指示文 a: 一覧から文字列「right」を含む行をすべて報告すること。大文字と小文字は区別する。

本文抜粋:
#####
このガイドでは、PKCS #11 ライブラリを使用して Debian 11(Bullseye)で Cloud HSM 鍵を使用するサンプル pkcs11-tool
コマンドについて説明します。以下の手順に含まれるコマンドには、OS または Linux ディストリビューションに応じて変更が必要になる場合があります。
始める前に
続行する前に、OpenSSL で Cloud HSM 鍵を使用するの手順を完了してください。
対称暗号化と復号を使用する
以降のセクションでは、対称暗号鍵、OpenSSL、pkcs11-tool を使用して暗号化と復号を行う方法を説明します。
前提条件
Cloud HSM の未加工の対称暗号鍵を作成します。Cloud HSM 鍵を作成するには、新しい鍵を作成するときに [保護レベル] を [HSM] に設定します。
鍵に選択した未加工の対称暗号化アルゴリズムをメモします。各アルゴリズムには、パディング、初期化ベクトル、追加認証データに関する独自の要件があります。
暗号化するデータを含む入力ファイルを作成します。
暗号化
テキスト ファイルを暗号化するには、次のコマンドを実行します。
pkcs11-tool --module PATH_TO_LIBKMSP11_SO --encrypt \
--mechanism MECHANISM \
--slot 0 \
--label HSM_KEY_NAME \
--iv INITIALIZATION_VECTOR \
--input-file INPUT_TEXT_FILE_PATH \
--output-file ENCRYPTED_TEXT_FILE_PATH
次のように置き換えます。
PATH_TO_LIBKMSP11_SO
: PKCS#11 モジュールへのパス(例:/usr/local/lib/libkmsp11.so
)。MECHANISM
: 鍵アルゴリズムに基づいて使用するメカニズム(例:AES-CBC-PAD
)。HSM_KEY_NAME
: 暗号化に使用する Cloud HSM 鍵の名前。INITIALIZATION_VECTOR
: 暗号化の一部として使用される初期化ベクトルの値。INPUT_TEXT_FILE_PATH
: 暗号化する入力ファイルのパス。ENCRYPTED_TEXT_FILE_PATH
: 暗号化されたテキスト ファイルを保存するパス。
復号
テキスト ファイルを復号するには、次のコマンドを実行します。
pkcs11-tool --module PATH_TO_LIBKMSP11_SO --decrypt \
--mechanism MECHANISM \
--slot 0 \
--label HSM_KEY_NAME \
--iv INITIALIZATION_VECTOR \
--input-file ENCRYPTED_TEXT_FILE_PATH \
--output-file DECRYPTED_TEXT_FILE_PATH
次のように置き換えます。
#####
演習用一覧:
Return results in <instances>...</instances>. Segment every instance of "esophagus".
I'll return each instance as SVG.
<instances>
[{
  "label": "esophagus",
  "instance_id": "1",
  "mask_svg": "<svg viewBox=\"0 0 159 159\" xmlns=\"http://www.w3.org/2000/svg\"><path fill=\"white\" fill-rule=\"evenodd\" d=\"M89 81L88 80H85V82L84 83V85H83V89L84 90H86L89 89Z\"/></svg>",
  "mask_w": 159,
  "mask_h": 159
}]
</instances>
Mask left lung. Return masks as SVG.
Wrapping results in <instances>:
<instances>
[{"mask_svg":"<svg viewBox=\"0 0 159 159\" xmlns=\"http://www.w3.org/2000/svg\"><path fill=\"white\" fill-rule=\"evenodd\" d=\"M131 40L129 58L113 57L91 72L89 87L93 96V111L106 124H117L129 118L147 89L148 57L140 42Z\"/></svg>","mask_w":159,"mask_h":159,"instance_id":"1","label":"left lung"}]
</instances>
#####
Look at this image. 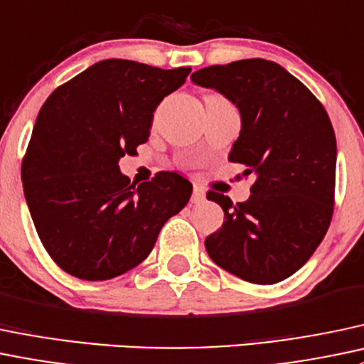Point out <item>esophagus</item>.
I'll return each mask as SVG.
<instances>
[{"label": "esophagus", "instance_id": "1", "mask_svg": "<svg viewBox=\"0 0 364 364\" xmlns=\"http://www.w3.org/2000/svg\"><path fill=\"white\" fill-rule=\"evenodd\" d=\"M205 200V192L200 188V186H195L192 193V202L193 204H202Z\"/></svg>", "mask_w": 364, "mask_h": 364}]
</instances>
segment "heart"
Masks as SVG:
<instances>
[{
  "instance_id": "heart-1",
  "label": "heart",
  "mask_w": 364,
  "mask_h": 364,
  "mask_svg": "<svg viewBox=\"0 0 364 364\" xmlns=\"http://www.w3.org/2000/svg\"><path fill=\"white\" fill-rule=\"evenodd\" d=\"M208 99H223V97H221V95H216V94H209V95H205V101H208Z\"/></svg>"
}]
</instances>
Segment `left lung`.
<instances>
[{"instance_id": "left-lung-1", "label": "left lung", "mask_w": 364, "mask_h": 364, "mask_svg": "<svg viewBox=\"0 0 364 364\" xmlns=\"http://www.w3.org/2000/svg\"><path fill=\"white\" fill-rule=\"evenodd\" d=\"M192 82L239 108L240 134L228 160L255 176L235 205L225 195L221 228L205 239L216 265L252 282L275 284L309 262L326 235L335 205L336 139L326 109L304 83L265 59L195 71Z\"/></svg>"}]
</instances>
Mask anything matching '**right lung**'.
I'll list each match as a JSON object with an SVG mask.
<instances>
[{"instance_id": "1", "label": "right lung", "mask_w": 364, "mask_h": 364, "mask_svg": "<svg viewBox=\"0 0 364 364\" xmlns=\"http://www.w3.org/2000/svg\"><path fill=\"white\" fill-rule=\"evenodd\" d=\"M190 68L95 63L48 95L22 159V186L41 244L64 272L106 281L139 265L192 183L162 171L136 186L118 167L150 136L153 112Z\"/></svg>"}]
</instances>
#####
指示文 b: 上の Cloud HSM ガイドの「暗号化」の節で、「次のように置き換えます。」の後に説明されているプレースホルダーをすべて挙げること。

解答全文 a:
Mask anything matching '**right lung**'.
[{"instance_id": "1", "label": "right lung", "mask_w": 364, "mask_h": 364, "mask_svg": "<svg viewBox=\"0 0 364 364\" xmlns=\"http://www.w3.org/2000/svg\"><path fill=\"white\" fill-rule=\"evenodd\" d=\"M190 68L95 63L48 95L22 159V186L41 244L64 272L106 281L139 265L192 183L162 171L136 186L118 167L150 136L153 112Z\"/></svg>"}]

解答全文 b:
PATH_TO_LIBKMSP11_SO
MECHANISM
HSM_KEY_NAME
INITIALIZATION_VECTOR
INPUT_TEXT_FILE_PATH
ENCRYPTED_TEXT_FILE_PATH